El potrillo empieza a avanzar a los cascos de su madre, causándole algo de dolor a Luna, pero es un dolor que vale la pena. Finalmente llega, y Luna le da un gran abrazo con todo su amor.
-Te extañe, mami – murmura el potrillo soltando algunas lágrimas – No te vayas ota vez.
-Jamás te abandonare de nuevo, mi cielo – responde Luna también soltando su llanto – Mami no te volverá a dejar nunca- lo besa en su cabecita - Mami siempre te va a proteger.
Las heridas en su cuerpo ya no le importan a Luna, pero la herida en su corazón finalmente empieza a sanar, gracias a la presencia de su hijo.
Mientras tanto, fuera de la habitación, se encuentran Celestia y otros médicos observando la tierna escena. En un principio claramente todos los presentes se opusieron a que el pequeño entrase a la habitación con su madre, y de echo más de algo casi enloquecida al ver como la doctora desataba a Luna, ante el posible tiesto del pequeño, sin embargo todo pareció ir bien, y solo por eso ninguno intento detenerla por el momento, aun así mas de alguno estaba preparado con una jeringa de sedantes para dormir a la princesa en caso de que esta se ponga violenta ante el pequeño.
La doctora Diane entra a la habitación donde se encontraba Celestia y los demás médicos.
-Muchas gracias doctora – dice Celestia viendo feliz a su hermana.
-Yo no hice nada, fue el niño el que calmó a su madre.
-Pero usted lo llevo con ella-
-usted fue la de la idea- suspira la doctora con una sonrisa y sigue viendo la habitación.
-Los niños pueden llegar a ser una molestia, pero su cariño nos da tranquilidad – responde la doctora viendo calmadamente la escena.
-Usted lo ha dicho-
-que quede claro que si algo le pasa a ese niño la culpa será….-
-Shhhhh- calla la doctora Diane al médico que interrumpe.

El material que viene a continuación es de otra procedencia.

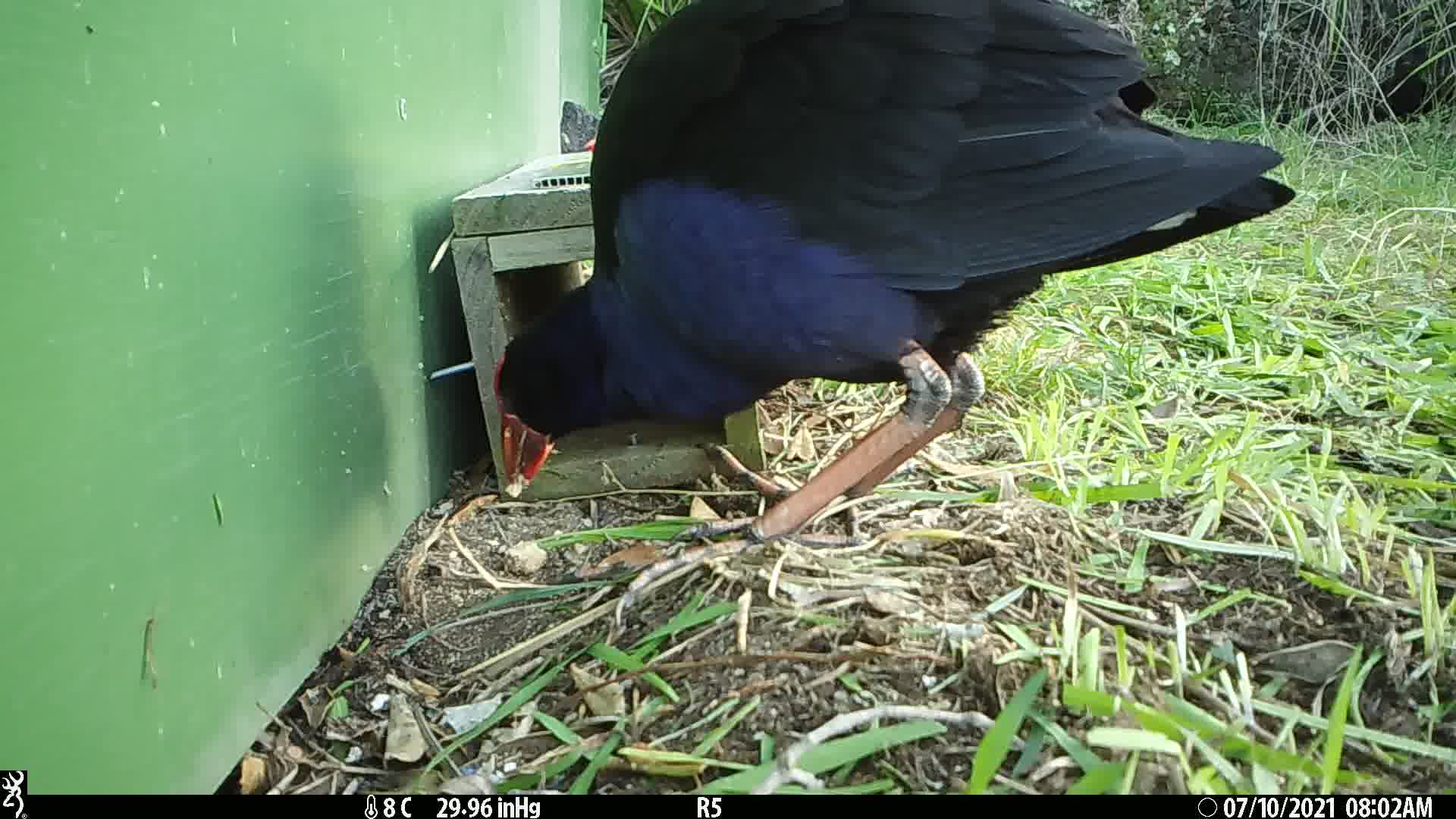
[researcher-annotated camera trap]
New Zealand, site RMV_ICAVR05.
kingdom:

Una hora pasa, y el reloj marca las 8 de la noche, y los observadores se dan cuenta que ni Luna ni Gloss se mueven. Sin decir nada, los médicos van a la habitación de Luna, donde esta se encontraba abrazando a su hijo, mientras ambos dormían. Los doctores intentan quitar a Gloss de los cascos de Luna, pues no iban a dejarlo allí. A pesar de sus esfuerzos, Luna no soltaba a su hijo, aun estando dormida. La expresión calmada de Luna desaparece, pues aun dormida se da cuenta que algo amenaza su paz.

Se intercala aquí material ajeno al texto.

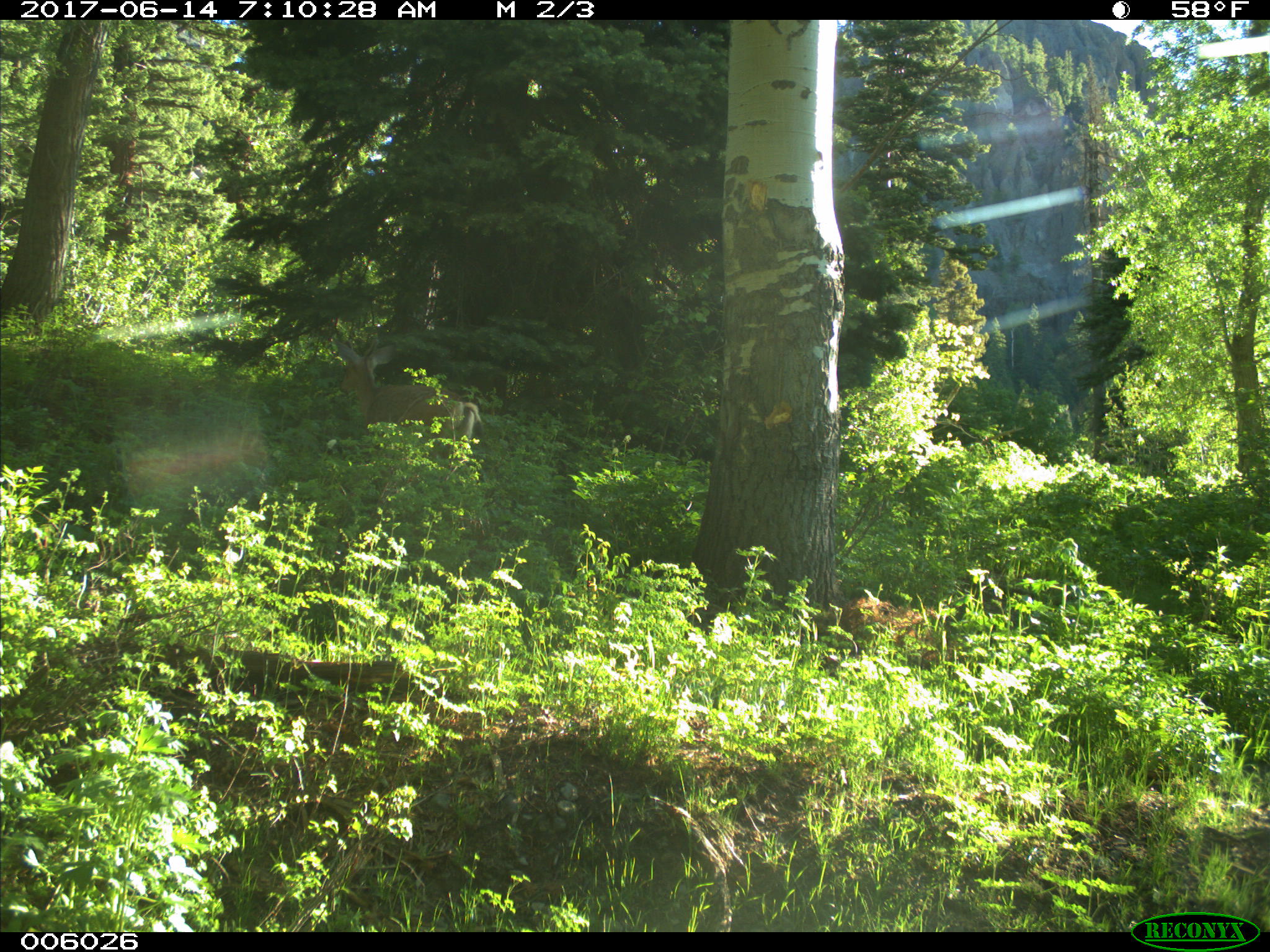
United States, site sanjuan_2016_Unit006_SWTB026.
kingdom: Animalia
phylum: Chordata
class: Mammalia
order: Artiodactyla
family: Cervidae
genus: Odocoileus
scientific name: Odocoileus hemionus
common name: mule deer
Odocoileus hemionus (mule deer).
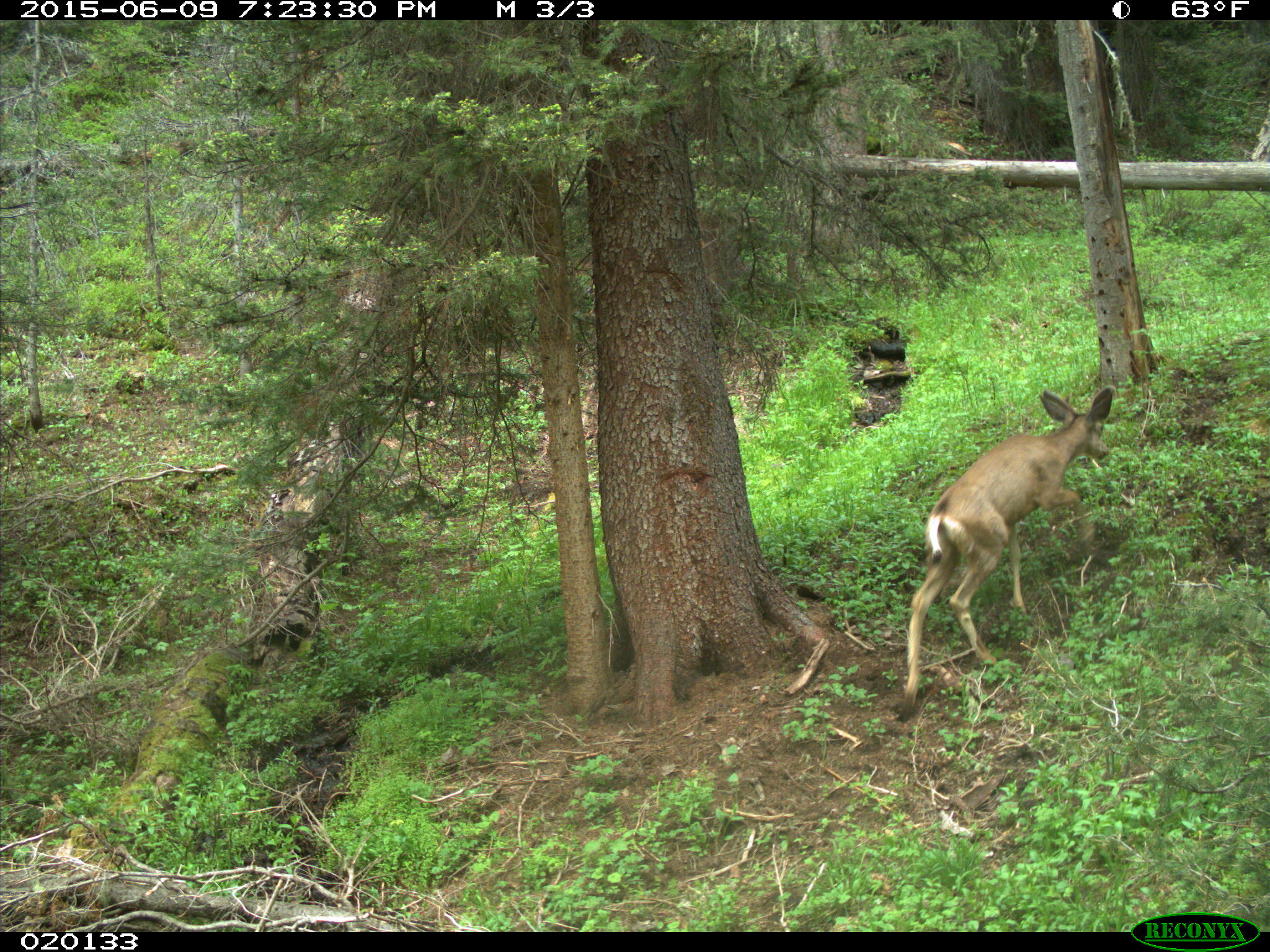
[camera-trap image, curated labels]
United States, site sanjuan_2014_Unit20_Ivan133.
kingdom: Animalia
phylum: Chordata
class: Mammalia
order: Artiodactyla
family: Cervidae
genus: Odocoileus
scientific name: Odocoileus hemionus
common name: mule deer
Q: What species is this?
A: Odocoileus hemionus (mule deer).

La Doctora Diane está presente, pero ella solo observa el vidrio polarizado donde se encuentra Celestia, sin embargo la situación cambia cuando la princesa del sol hace presencia en la habitación.
-Déjenla – susurra Celestia en voz baja, pero con autoridad.-
-Pero princesa –dice un medico semental – No podemos dejarlos la noche solos- La salud mental de la princesa Luna aun es peligrosa.
-Mi hermana ha sufrido demasiado, merece pasar una noche con su bebe.
-Pero…
-Es una orden- dice de nuevo Celestia - Yo asumiré la responsabilidad de lo que ocurra.
Los médicos se miran preocupados, pero dejan la habitación al ver esa mirada de autoridad y poder de Celestia. La que no deja la habitación es la doctora Diane, quien sigue viendo a Luna con su bebe.
- Vendré mañana a revisar el estado de la princesa-
-Gracias, Doctora Diane-
La doctora hace una reverencia, y deja a Celestia en la habitación.
La princesa del sol se acerca a su hermana, y ve como sonríe mientras abraza a su hijo. Celestia aún no se siente con el valor de ver a su hermana a los ojos, pero si puede acariciar su crin mientras duerme.
- Descansa, Luna- murmura Celestia con pena.
Celestia deja la habitación, dejando a su hermana durmiendo con su pequeño.
Esa noche, Luna duerme totalmente en paz. Ya no tiene esas horribles pesadillas de su experiencia en Manehattan. Por primera vez en mucho tiempo, Luna consigue tener tranquilidad en sus sueños, siendo acompañada de su hijo Gloss Green, quien es la mayor luz de su vida.